Could you repeat the listing exactly, leaving out the pictures?

━━━ Dataset content

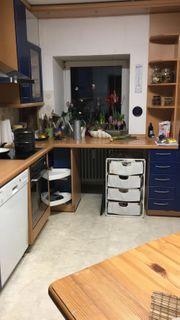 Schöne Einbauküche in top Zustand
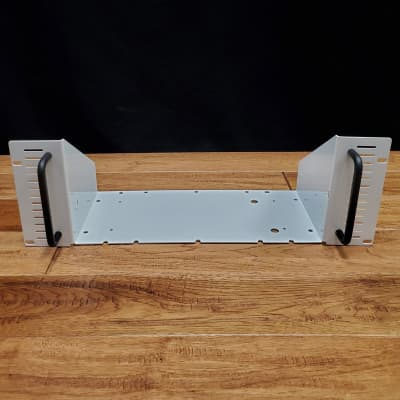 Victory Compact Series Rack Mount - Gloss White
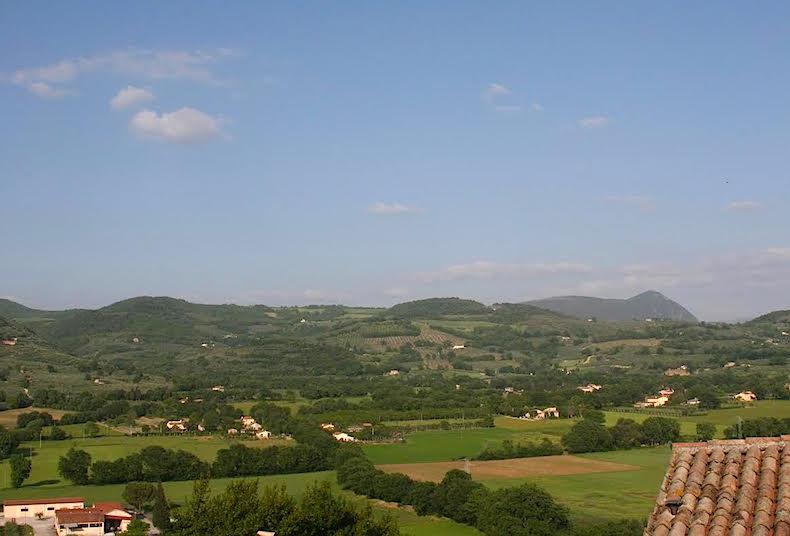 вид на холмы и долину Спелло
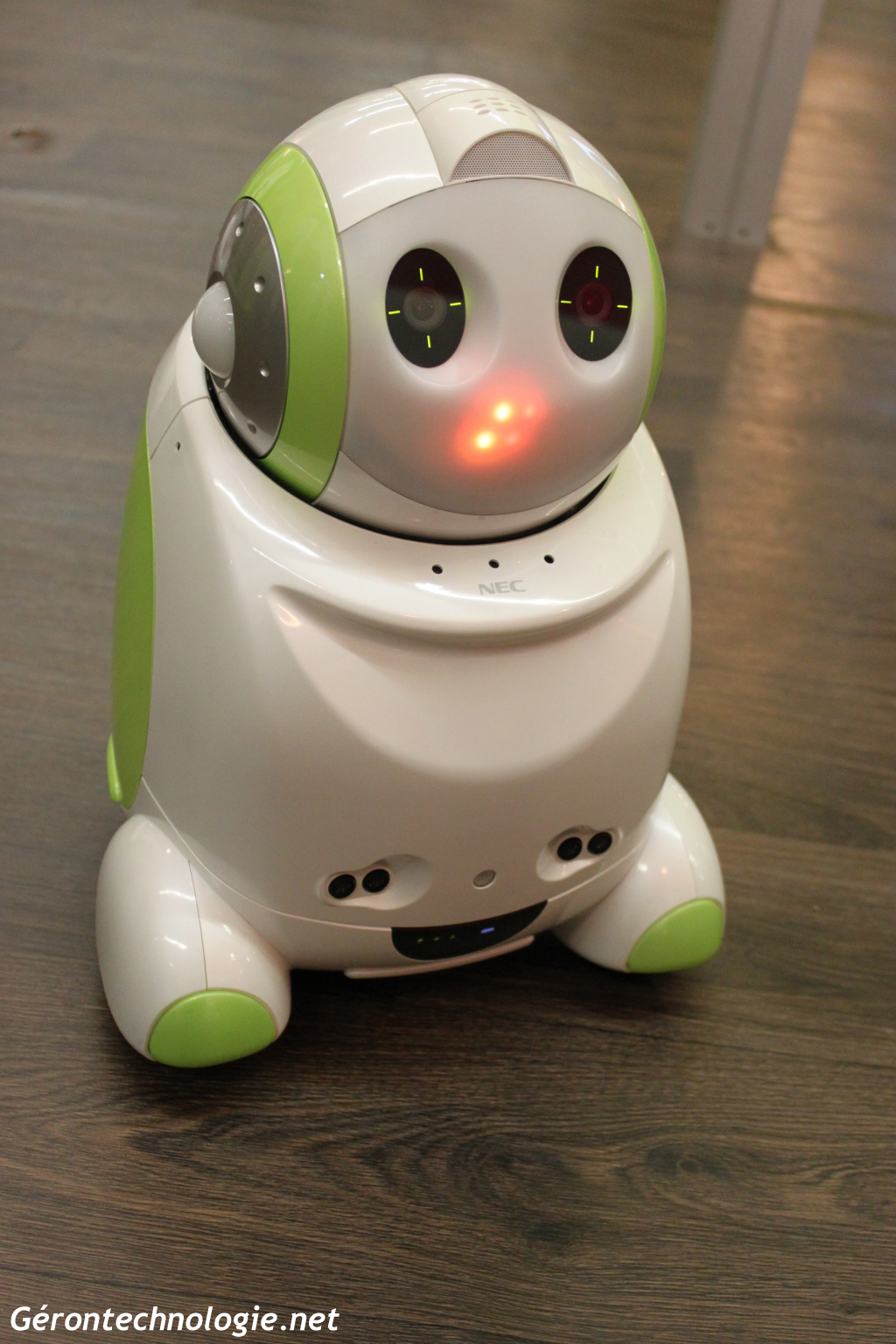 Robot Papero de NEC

━━━━━━

Completed task.
 Schöne Einbauküche in top Zustand
 Victory Compact Series Rack Mount - Gloss White
 вид на холмы и долину Спелло
 Robot Papero de NEC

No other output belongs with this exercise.